Re: Dynamic configuration of Flink checkpoint interval

Posted by Senhong Liu on
URL: http://deprecated-apache-flink-user-mailing-list-archive.369.s1.nabble.com/Dynamic-configuration-of-Flink-checkpoint-interval-tp44059p44065.html

Hi all,

In fact, a pretty similar JIRA has been created, which is https://issues.apache.org/jira/browse/FLINK-18578 and I am working on it. In the near future, I will publish a FLIP and start a discussion about that. We look forward to your participation.

Best,
Senhong Liu

JING ZHANG <[hidden email]> 于2021年5月31日周一 上午10:21写道:
Hi Kai,

Happy to hear that. 
Would you please paste the JIRA link in the email after you create it. Maybe it could help other users who encounter the same problem. Thanks very much.

Best regards,
JING ZHANG

Kai Fu <[hidden email]> 于2021年5月30日周日 下午11:19写道:
Hi Jing,

Yup, what you're describing is what I want. I also tried the approach you suggested and it works. I'm going to take that approach for the moment and create a Jira issue for this feature.

On Sun, May 30, 2021 at 8:57 PM JING ZHANG <[hidden email]> wrote:
Hi Kai,

Do you try to find a way to hot update checkpoint interval or disable/enable checkpoint without stop and restart job?
Unfortunately, it is not supported yet, AFAIK. 
You're very welcome to create an issue and describe your needs here (Flink’s Jira) .
At present, you may would like to use the following temporary solution:
  1. set a bigger value as checkpoint interval, start your job
  2. do a savepoint after cold start is completed
  3. set a normal value as checkpoint interval, restart the job from savepoint

Best regards,
JING ZHANG

Kai Fu <[hidden email]> 于2021年5月30日周日 下午7:13写道:
Hi team,

We want to know if Flink has some dynamic configuration of the checkpoint interval. Our use case has a cold start phase where the entire dataset is replayed from the beginning until the most recent ones.

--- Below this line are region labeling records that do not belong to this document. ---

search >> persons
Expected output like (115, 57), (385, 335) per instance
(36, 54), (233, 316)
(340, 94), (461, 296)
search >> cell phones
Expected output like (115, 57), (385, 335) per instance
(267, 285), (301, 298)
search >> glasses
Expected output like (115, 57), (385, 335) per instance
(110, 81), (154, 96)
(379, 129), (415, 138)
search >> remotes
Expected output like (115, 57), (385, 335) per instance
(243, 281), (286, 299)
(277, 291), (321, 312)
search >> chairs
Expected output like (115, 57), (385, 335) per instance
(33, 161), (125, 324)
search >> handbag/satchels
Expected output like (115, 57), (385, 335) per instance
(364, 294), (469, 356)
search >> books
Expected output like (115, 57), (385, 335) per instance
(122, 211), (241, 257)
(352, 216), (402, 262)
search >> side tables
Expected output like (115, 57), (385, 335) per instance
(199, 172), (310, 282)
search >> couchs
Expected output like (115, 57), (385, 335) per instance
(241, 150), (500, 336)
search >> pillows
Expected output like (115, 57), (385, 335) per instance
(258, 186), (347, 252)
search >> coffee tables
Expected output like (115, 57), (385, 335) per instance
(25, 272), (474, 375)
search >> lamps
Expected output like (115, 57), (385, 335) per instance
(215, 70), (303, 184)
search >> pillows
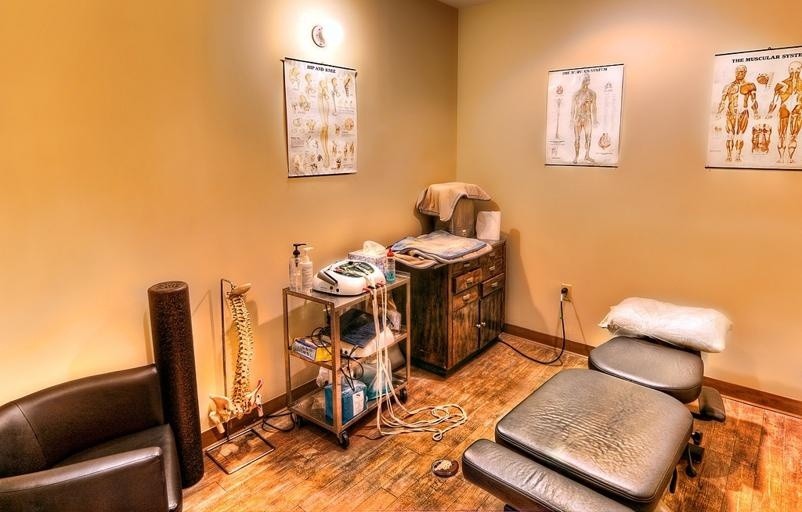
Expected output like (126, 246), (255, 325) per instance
(599, 297), (732, 354)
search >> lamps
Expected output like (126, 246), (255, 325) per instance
(312, 24), (346, 48)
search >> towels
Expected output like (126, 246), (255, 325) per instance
(417, 181), (492, 222)
(385, 229), (494, 270)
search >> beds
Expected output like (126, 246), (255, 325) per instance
(462, 337), (726, 511)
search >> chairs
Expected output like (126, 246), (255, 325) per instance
(0, 365), (184, 511)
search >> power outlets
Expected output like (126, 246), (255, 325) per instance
(560, 283), (572, 302)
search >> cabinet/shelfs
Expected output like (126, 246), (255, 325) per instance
(385, 241), (509, 376)
(282, 269), (410, 442)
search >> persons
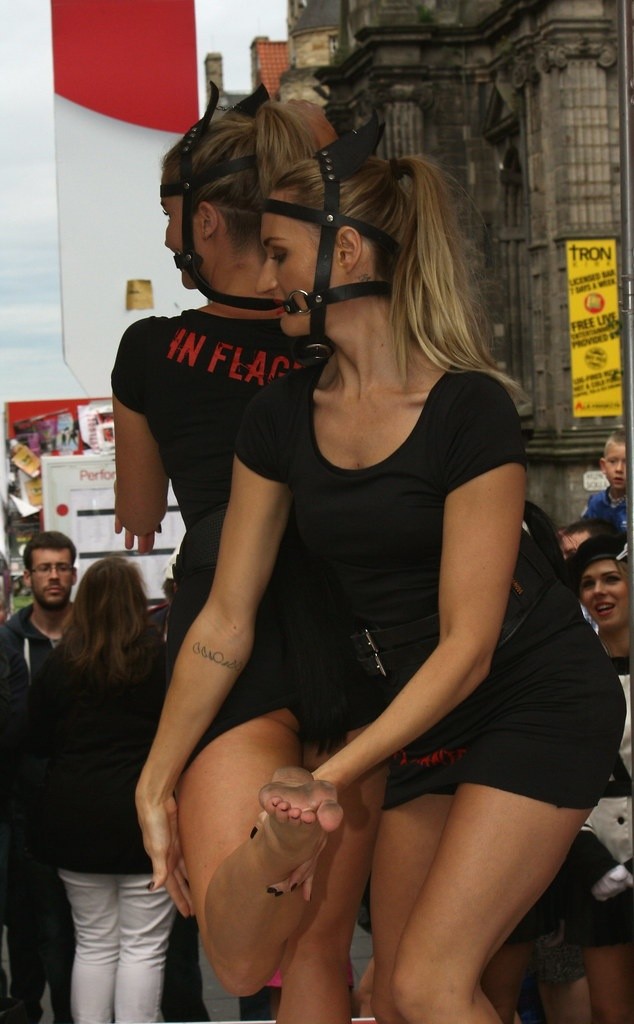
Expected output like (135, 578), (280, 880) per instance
(134, 130), (623, 1024)
(113, 79), (389, 1024)
(0, 430), (632, 1024)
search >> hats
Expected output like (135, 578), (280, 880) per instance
(575, 535), (629, 584)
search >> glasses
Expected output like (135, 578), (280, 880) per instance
(30, 562), (74, 578)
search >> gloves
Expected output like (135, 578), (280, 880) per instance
(589, 866), (634, 902)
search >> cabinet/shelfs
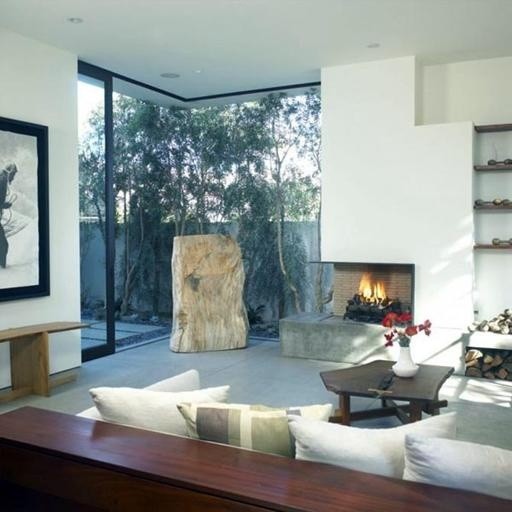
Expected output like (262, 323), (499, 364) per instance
(473, 123), (512, 249)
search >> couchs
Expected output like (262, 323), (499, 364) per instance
(75, 369), (512, 500)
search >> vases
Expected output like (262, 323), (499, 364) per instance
(391, 347), (419, 378)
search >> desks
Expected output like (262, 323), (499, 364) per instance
(0, 321), (90, 404)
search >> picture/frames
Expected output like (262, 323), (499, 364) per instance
(0, 116), (50, 302)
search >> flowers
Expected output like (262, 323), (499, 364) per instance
(382, 312), (431, 347)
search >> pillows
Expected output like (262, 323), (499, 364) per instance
(87, 385), (231, 438)
(402, 433), (512, 500)
(287, 412), (458, 480)
(176, 403), (333, 458)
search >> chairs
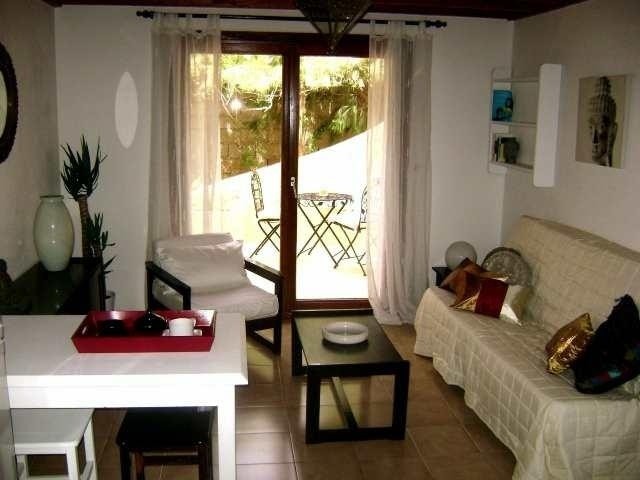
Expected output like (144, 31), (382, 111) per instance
(334, 183), (368, 276)
(249, 171), (282, 257)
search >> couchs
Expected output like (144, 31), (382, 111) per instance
(413, 216), (640, 480)
(146, 233), (284, 356)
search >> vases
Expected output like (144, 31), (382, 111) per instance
(33, 196), (75, 271)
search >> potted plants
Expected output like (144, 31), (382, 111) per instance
(60, 134), (117, 313)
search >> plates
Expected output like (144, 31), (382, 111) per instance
(322, 321), (369, 344)
(161, 328), (203, 336)
(69, 309), (217, 353)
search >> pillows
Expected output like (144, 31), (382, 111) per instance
(438, 257), (486, 292)
(464, 278), (527, 328)
(450, 272), (484, 307)
(545, 313), (593, 375)
(573, 293), (640, 393)
(155, 240), (247, 295)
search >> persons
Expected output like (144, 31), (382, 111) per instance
(589, 77), (618, 167)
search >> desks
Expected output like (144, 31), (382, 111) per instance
(297, 193), (351, 265)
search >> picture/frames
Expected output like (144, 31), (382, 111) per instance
(574, 74), (629, 168)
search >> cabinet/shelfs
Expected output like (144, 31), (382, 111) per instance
(487, 62), (562, 187)
(3, 255), (105, 315)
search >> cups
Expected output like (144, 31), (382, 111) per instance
(168, 317), (193, 336)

In the cold start phase, the resources are fully utilized and the backpressure is high for all upstream operators, causing the checkpoint timeout constantly. The real production traffic is far less than that and the current provisioned resource is capable of handling it. 

We're thinking if Flink can support the dynamic checkpoint config to bypass the checkpoint operation or make it less frequent on the cold start phase to speed up the process, while making the checkpoint normal again once the cold start is completed.

--
Best wishes,
- Kai


--
Best wishes,
- Kai